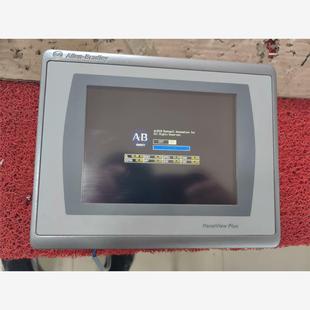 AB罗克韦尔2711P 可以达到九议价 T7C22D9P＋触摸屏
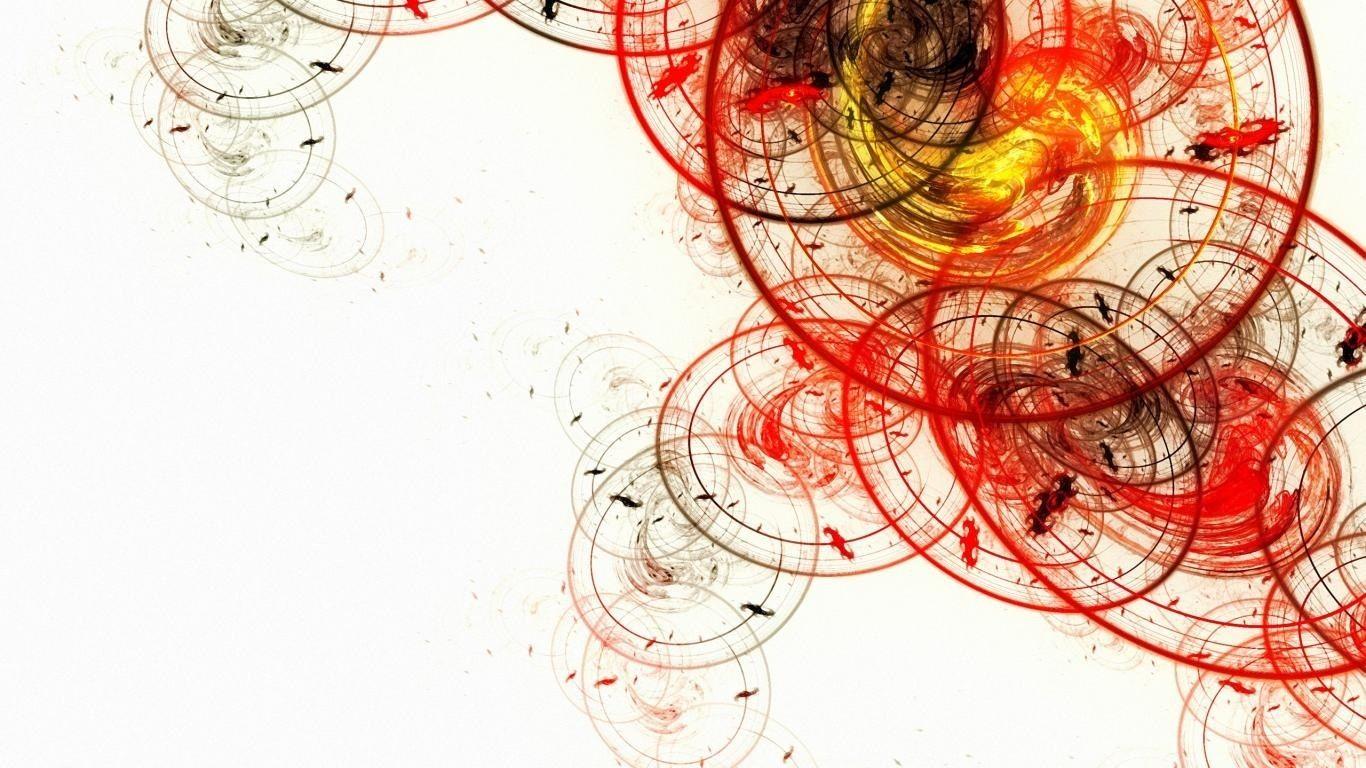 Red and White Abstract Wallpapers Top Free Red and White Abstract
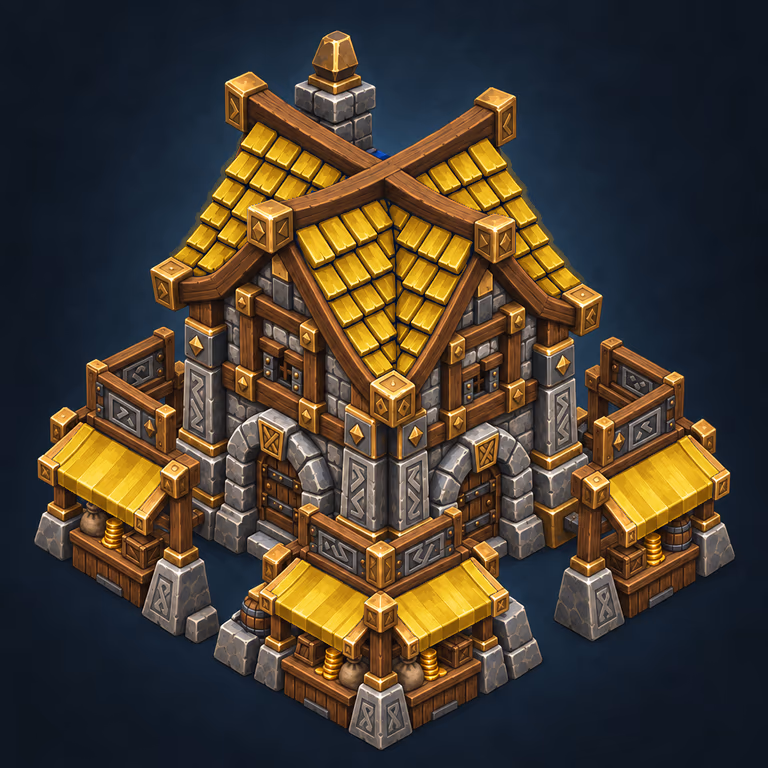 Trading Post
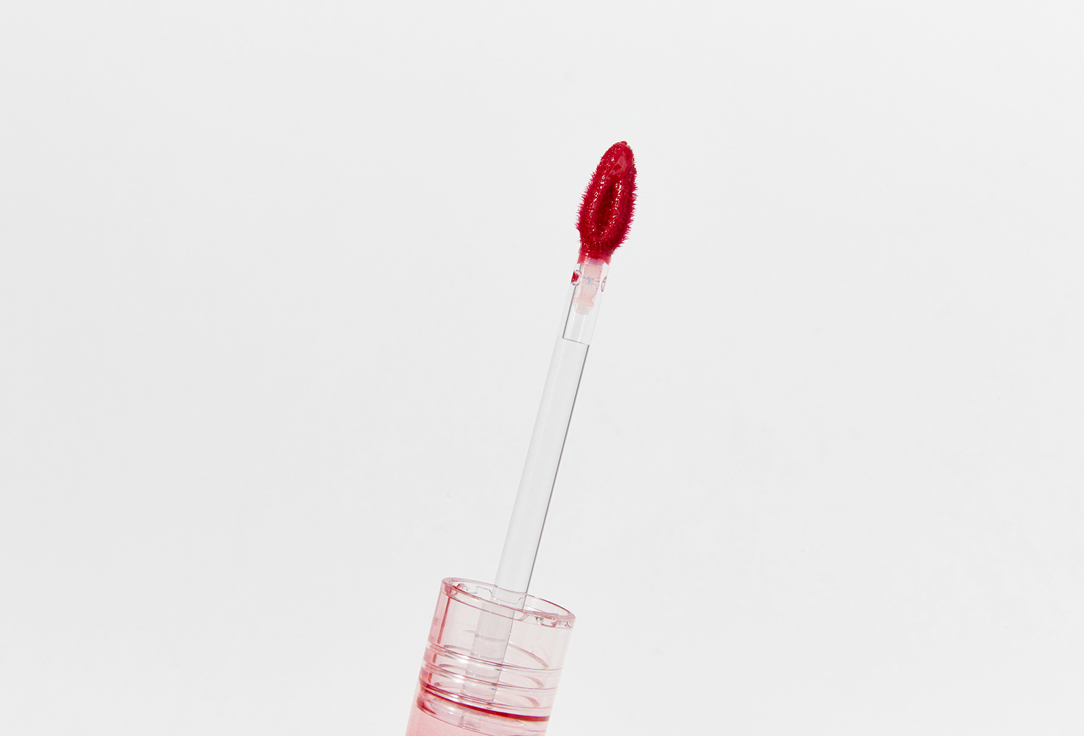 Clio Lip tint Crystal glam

**WHAT THE EXERCISE ASKS**. Extract the full listing above verbatim; pictures are to be left out of the copy.

**RESULT OF THE EXERCISE**.
 AB罗克韦尔2711P 可以达到九议价 T7C22D9P＋触摸屏
 Red and White Abstract Wallpapers Top Free Red and White Abstract
 Trading Post
 Clio Lip tint Crystal glam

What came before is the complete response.